# START OF ARTICLE

Say goodbye to the world you thought you lived in ...
I feel like when it comes to 'Iowa', Alicia has finally kicked off her shoes. In tonight's opening minutes, there is a shot of her slipper-clad feet, right before she takes a stack of plates and throws them at Eli's head, that makes me think about her being closer to the ground now, more real. The rage that comes after, the attacking Eli, and the sobbing in her bedroom, that's all so real, too.
So felt.
We always used to wonder what Alicia Florrick was feeling.
Tonight we see how Eli's revelation about deleting Will's declaration of love is essentially the straw that breaks our good wife's back - if her back is the pretence that all is okay in her world. In the aftermath of Eli's confession about the voice-mail, Alicia seems ready to finally face just how unhappy she is. An unhappy wife. An unhappy lawyer. An unhappy lover. And all that drinking and eye rolling we see, all the sport she makes of trolling Peter's campaign, has been a great, distracting lie. She's not into any of it. She's not the good wife. She's not Saint Alicia. She's not anything they need her to be.

# END OF ARTICLE

**WRITTEN INSTRUCTION:**
Extend the episode recap about Alicia and Eli by several paragraphs, picking up right after its last sentence.

# START OF LISTED RECORDS

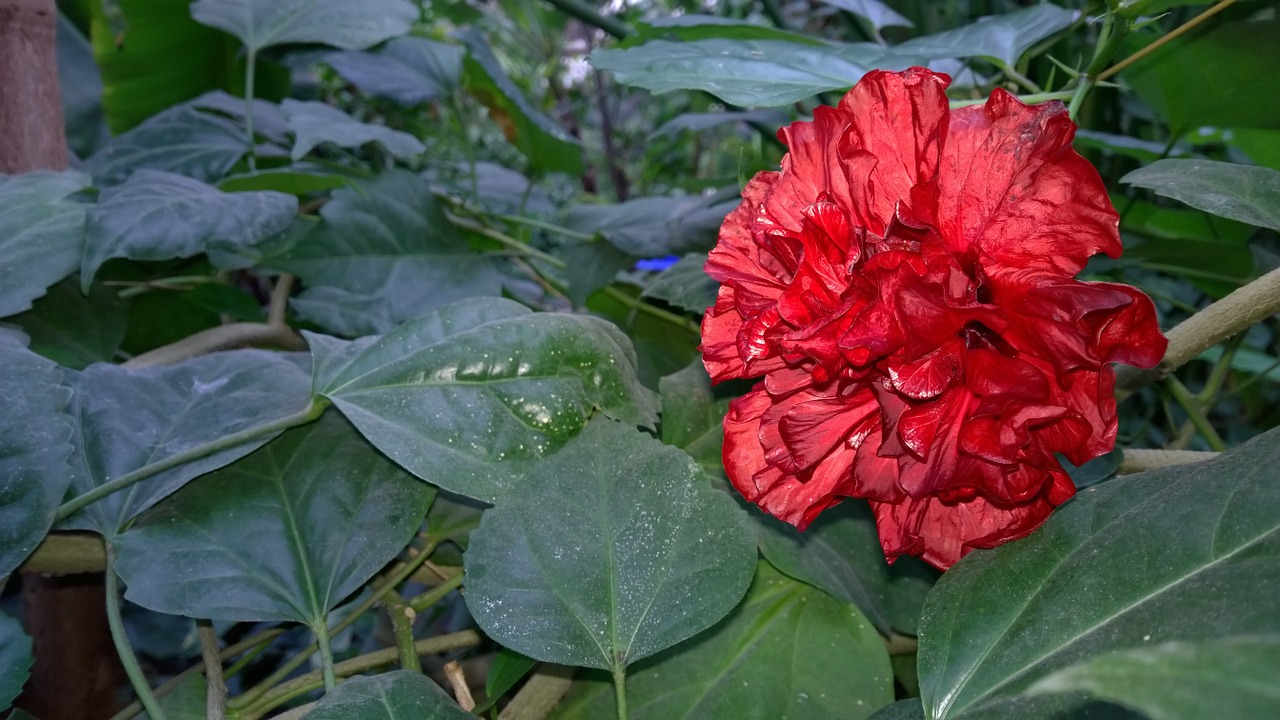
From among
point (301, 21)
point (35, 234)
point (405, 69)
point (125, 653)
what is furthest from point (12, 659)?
point (405, 69)

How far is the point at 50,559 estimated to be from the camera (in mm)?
388

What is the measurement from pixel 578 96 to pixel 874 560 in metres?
2.23

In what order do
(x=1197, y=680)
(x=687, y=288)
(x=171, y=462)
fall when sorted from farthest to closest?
(x=687, y=288) < (x=171, y=462) < (x=1197, y=680)

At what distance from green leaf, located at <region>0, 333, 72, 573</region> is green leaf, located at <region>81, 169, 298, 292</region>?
0.10m

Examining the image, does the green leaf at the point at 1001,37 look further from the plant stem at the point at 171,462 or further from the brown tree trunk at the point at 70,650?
the brown tree trunk at the point at 70,650

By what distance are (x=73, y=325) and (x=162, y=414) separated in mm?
159

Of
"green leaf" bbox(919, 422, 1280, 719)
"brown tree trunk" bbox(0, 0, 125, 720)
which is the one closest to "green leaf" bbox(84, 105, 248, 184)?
"brown tree trunk" bbox(0, 0, 125, 720)

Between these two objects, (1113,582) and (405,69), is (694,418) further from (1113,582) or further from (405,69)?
(405,69)

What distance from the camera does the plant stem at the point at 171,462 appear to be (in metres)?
0.35

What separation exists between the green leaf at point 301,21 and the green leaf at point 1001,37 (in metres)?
0.47

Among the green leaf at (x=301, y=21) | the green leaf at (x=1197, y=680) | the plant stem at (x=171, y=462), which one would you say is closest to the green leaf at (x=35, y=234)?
the plant stem at (x=171, y=462)

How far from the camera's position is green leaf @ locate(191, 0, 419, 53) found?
0.72 meters

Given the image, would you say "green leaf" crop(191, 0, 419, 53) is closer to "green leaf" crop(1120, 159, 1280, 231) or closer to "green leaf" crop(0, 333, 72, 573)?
"green leaf" crop(0, 333, 72, 573)

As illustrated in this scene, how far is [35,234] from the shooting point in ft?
1.53
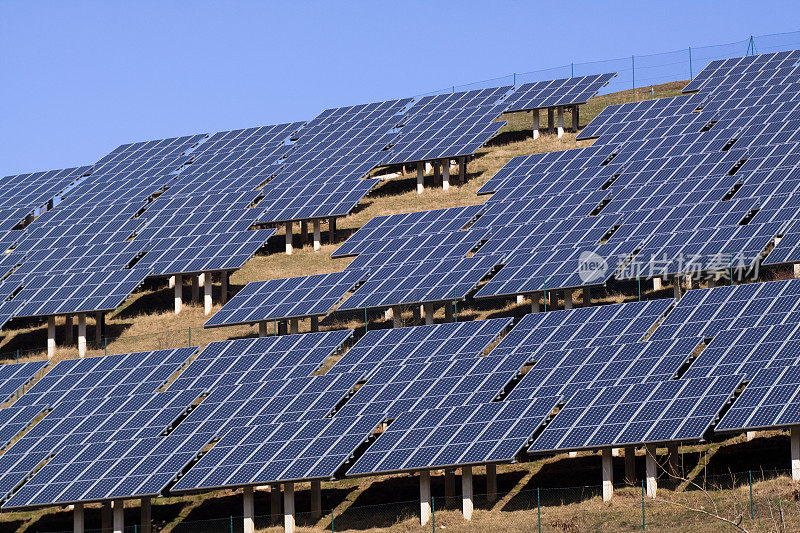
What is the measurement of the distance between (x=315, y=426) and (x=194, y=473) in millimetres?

# END OF LISTED RECORDS

**TASK RESULT:**
Seems like now, she's given herself permission to drop all those roles inflicted on her and just be ... well, miserable about her fork in the road, and the cliff that she's come to.
Smile like you mean it
Except, well, she doesn't get to do that. Alicia Florrick is still the wife of a man running for president, and she still has to get on the bus to Iowa for the Iowa Caucus, even if it's a shoes-off, shades-on affair. She might be devastated, and she might want to hide behind Jane Eyre and loud music, but there's a campaign to be lost, and she's required to be a part of it.
Did we ever really believe Peter could be president? Was that Ruth Eastman's idea? Was it some twisted anti-idea of Eli's, one he made Ruth think was hers? I can't remember. I do remember it all seeming implausible until the real-life Republican presidential hopefuls stepped up last year, and I conceded that the narcissistic Peter Florrick would fit right in. Anyway, it's irrelevant now because Peter's team over-reached; they should have stayed on the VP trail. Despite having his very own number one fan, and despite some pretty favorable press coverage as he tours around Iowa in a day, Peter loses tonight - maybe for the first time in his life.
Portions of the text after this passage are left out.